Loss of first-responders leaves town grieving


Associated Press

WEST, Texas

Buck Uptmor didn’t have to go to West Fertilizer Co. when the fire started. He wasn’t a firefighter like his brother and cousin, who raced toward the plant. But a ranch of horses next to the flames needed to be moved to safety.

“He went to help a friend,” said Joyce Marek, Uptmor’s aunt. “And then it blew.”

Two days after the fertilizer facility exploded in a blinding fireball, authorities announced Friday that they had recovered 14 bodies, confirming for the first time an exact number of people killed. Grieving relatives filed into a church offering comfort for families, as volunteers nearby handed out food to those still unable to return to homes damaged by the massive blast.

Ten of the dead were first-responders — including five from the West Volunteer Fire Department and four emergency medics, West Mayor Tommy Muska said.

The dead included Uptmor and Joey Pustejovsky, the city secretary who doubled as a member of the West Volunteer Fire Department. A captain of the Dallas Fire Department who was off-duty at the time but responded to the fire to help also died.

The explosion was strong enough to register as a small earthquake and could be heard for many miles across the Texas prairie. It demolished nearly everything for several blocks around the plant. More than 200 people were hurt, and Muska said five first-responders were among those who remained hospitalized Friday.

The first-responders “knew it was dangerous. They knew that thing could go up at any time,” said Ronnie Sykora, who was Pustejovsky’s deacon at St. Mary of the Assumption Catholic Church. “But they also knew that if they could extinguish that fire before it went up, that they could save tens of lives, hundreds of lives. That’s why they were in there.”

After a tour of the rubble Friday, Gov. Rick Perry told reporters the search-and-rescue phase for anyone still trapped was largely finished. He said the state would offer help to the 29-member local fire department that had been “basically wiped out.”

“To the first-responders: I cannot say thank you enough,” Perry said.

Earlier in the day, Edward Smith, a volunteer chaplain for the Dallas Police Department, counseled firefighters at West’s fire station.

“Right now, the general public might be saying, ‘Well, why aren’t they talking about this?’” Smith said of the firefighters. “They don’t necessarily even want to talk about it. They’re holding out hope.”

In a town of just 2,800 people, everyone here knew someone affected by the explosion.

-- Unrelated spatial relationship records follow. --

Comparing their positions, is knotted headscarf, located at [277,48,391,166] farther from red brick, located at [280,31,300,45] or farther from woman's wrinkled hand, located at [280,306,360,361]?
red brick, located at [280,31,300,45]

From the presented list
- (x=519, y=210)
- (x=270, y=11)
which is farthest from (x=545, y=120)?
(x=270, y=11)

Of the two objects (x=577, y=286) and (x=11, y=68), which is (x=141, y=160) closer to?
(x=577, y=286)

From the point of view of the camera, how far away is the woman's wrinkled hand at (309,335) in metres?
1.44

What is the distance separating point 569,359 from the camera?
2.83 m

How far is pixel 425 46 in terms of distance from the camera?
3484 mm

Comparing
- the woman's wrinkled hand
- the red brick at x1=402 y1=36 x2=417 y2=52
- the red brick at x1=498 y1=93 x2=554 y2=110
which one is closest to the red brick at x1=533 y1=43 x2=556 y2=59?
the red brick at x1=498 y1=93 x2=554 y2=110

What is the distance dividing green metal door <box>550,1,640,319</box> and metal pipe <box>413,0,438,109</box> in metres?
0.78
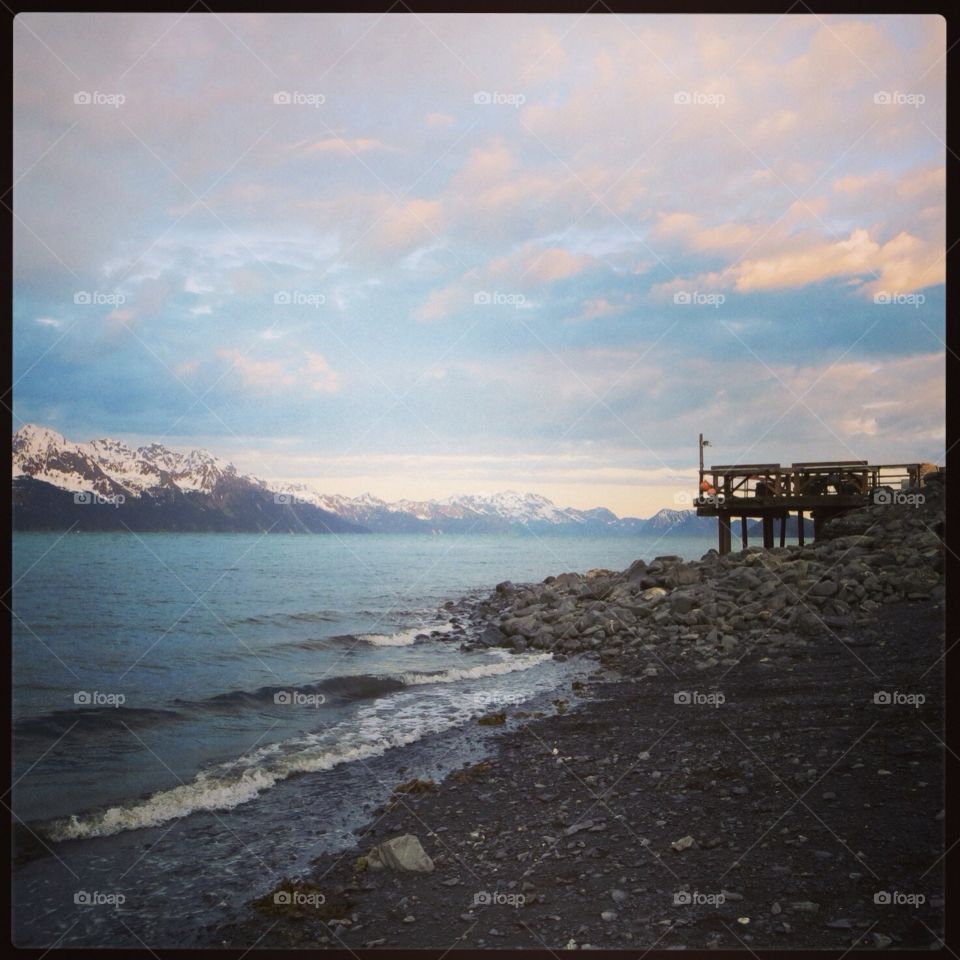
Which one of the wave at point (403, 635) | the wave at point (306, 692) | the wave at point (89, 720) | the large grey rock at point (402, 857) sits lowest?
A: the wave at point (403, 635)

Officials offered reassurances Friday about the 60 or so people listed as unaccounted for after the blast. McLennan County Judge Scott Felton said many people on the list probably lost their homes and have simply been difficult to locate since the accident Wednesday evening.

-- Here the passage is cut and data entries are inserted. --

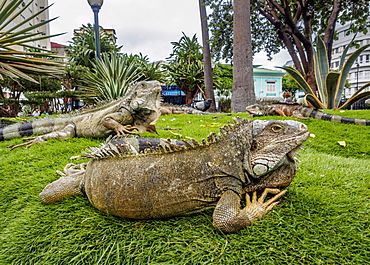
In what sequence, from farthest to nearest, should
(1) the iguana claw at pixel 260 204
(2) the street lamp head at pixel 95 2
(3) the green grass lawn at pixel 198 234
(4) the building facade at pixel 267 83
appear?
(4) the building facade at pixel 267 83, (2) the street lamp head at pixel 95 2, (1) the iguana claw at pixel 260 204, (3) the green grass lawn at pixel 198 234

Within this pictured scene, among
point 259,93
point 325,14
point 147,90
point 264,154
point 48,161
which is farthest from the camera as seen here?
point 259,93

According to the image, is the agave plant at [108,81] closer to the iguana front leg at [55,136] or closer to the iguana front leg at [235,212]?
the iguana front leg at [55,136]

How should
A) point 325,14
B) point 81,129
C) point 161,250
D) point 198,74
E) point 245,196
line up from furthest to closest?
point 198,74, point 325,14, point 81,129, point 245,196, point 161,250

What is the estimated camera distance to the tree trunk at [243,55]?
27.2 ft

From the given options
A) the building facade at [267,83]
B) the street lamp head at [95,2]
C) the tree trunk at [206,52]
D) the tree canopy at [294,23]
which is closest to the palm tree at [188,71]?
the tree canopy at [294,23]

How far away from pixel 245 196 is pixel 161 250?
0.75 m

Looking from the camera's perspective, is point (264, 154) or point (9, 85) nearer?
point (264, 154)

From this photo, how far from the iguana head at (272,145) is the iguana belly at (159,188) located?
0.32 meters

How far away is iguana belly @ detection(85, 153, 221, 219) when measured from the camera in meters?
1.76

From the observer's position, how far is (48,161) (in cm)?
334

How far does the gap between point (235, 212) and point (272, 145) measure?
0.54 metres

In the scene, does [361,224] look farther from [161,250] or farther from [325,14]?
[325,14]

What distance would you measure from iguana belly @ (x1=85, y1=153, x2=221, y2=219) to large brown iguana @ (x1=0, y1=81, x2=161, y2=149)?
2057 millimetres

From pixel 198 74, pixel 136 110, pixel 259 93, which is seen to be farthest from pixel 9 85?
pixel 259 93
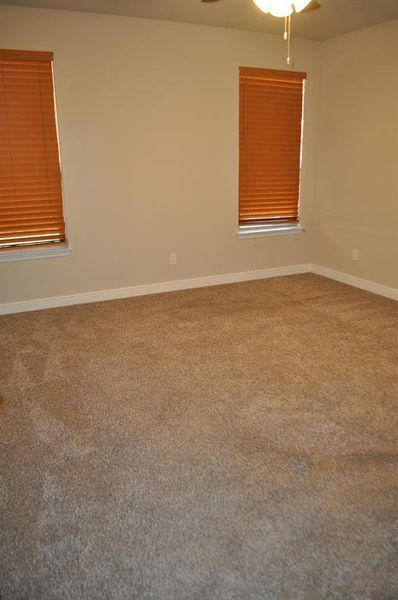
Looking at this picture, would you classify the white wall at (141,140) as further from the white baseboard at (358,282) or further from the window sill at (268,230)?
the white baseboard at (358,282)

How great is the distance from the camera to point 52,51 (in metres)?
3.86

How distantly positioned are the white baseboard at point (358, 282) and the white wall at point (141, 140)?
1103 millimetres

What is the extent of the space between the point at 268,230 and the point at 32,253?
98.5 inches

“I think we’re going to eliminate 99 percent” of those listed, he said.

The fertilizer facility stores and distributes anhydrous ammonia, a fertilizer that can be injected into soil. It also mixes other fertilizers.

Plant owner Donald Adair released a statement saying he never would forget the “selfless sacrifice of first- responders who died trying to protect all of us.”

One of the plant employees also was killed responding to the fire, Adair said.